━━ PASSAGE PROVIDED ━━

Overview of yt_xarray

Overview of yt_xarray#

yt_xarray is a package built to facilitate data transfer between xarray and yt. Its primary implementation is through an xarray accessor object, accessible off of any xarray dataset object. Given an xarray dataset, ds, the primary method ds.yt.load_grid will load a field or subset of fields from the xarray dataset within a wrapping yt dataset:

import yt_xarray 

# load a standard xarray dataset
ds = yt_xarray.open_dataset("path/to/your/dataset.nc") # or xarray.open_dataset
# initialize a yt dataset wrapper
yt_ds = ds.yt.load_grid(fields=(['list','of','fields']))

yt_xarray is designed to minimize and delay copying of data where possible. As such, references to the original xarray dataset are maintained within the wrapping yt dataset and data is only read on-demand. For gridded datasets, yt processes grids independently, resulting in a delayed, on-demand read of index ranges in the underlying xarray dataset. When that xarray dataset is chunked with Dask or Zarr, the chunks will be contained within yt grids and only read on demand.

Recent Improvements#

A number of recent updates to both yt_xarray and yt have simplified using yt with xarray datasets.

First, a number of functions from the yt API have been exposed from within the yt_xarray .yt accessor object, including: SlicePlot, ProjectionPlot, PhasePlot and ProfilePlot, allowing the user to skip the intermediate step of creating a yt dataset object.

━━━

▸ TASK PROMPT: Carry on writing the yt_xarray overview from its last sentence.

━━ THE DATA ━━

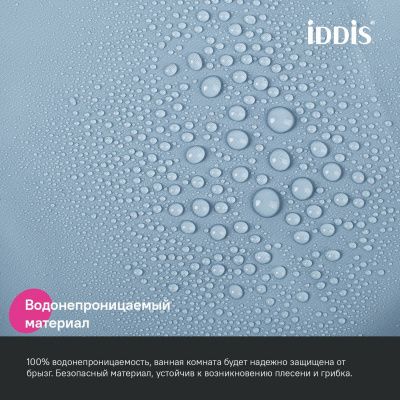 iDDiS

Водонепроницаемый материал

100% водонепроницаемость, ванная комната будет надежно защищена от брызг. Безопасный материал, устойчив к возникновению плесени и грибка.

━━━

▸ ANSWER TO THE EXERCISE:
The following example creates a slice plot of a MERRA-2 reanalysis file (Global Modeling and Assimilation Office, 2015):

import yt_xarray
import cartopy.feature as cfeature
import numpy as np

dsx = yt_xarray.open_dataset("sample_nc/MERRA2_100.inst3_3d_asm_Np.19800120.nc4")
dsx0 = dsx.isel({'time':0})
slc = dsx0.yt.SlicePlot('altitude', 'RH', center=(800, 0.,0.))
slc.set_log('RH', False)
slc.render()
slc.plots['RH'].axes.add_feature(cfeature.COASTLINE)
slc.show()

The following code creates a yt.PhasePlot, a 2D binned statistic plot by binning the temperature (T) and relative humidity (RH) variables across the whole dataset. The 3rd variable is the binned field (in this case an array of ones) and values are summed within bins (by setting weight_field=None) and normalized by their totals (fractional=True), resulting in a global 2D probability distribution of T vs RH.


# add a field fo
ones_da = xr.DataArray(np.ones(dsx0.RH.shape), dims=dsx0.RH.dims)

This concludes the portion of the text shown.